Apuração mira possível uso do Estado para acesso ilegal a investigações
O procurador-geral da República, Paulo Gonet, solicitou nesta quarta-feira (15) ao Supremo Tribunal Federal (STF) a retomada das investigações sobre uma possível interferência do ex-presidente Jair Bolsonaro (PL) na Polícia Federal durante seu governo.
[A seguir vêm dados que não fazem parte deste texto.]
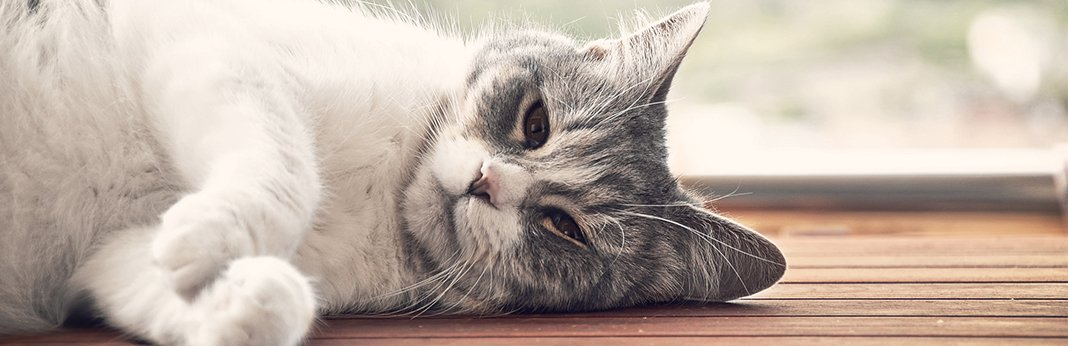 What-Causes-Watery-Cat-Eyes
Confira o despacho: inq 4831
O pedido, direcionado ao ministro Alexandre de Moraes, relator do caso, propõe que a Polícia Federal realize novas diligências, com foco na conexão dessa apuração com outras investigações relacionadas à chamada “Abin paralela”, suposta estrutura clandestina montada na Agência Brasileira de Inteligência (Abin).
O inquérito foi aberto em abril de 2020, logo após a saída do senador Sérgio Moro (União-PR) do comando do Ministério da Justiça, quando o então ministro acusou Bolsonaro de tentar interferir no comando da Polícia Federal para obter informações sigilosas sobre investigações envolvendo o presidente, seus familiares e aliados.
Moro apontou que a substituição do diretor-geral da PF, Maurício Valeixo, teria como objetivo central garantir maior acesso a dados sigilosos, algo proibido por lei.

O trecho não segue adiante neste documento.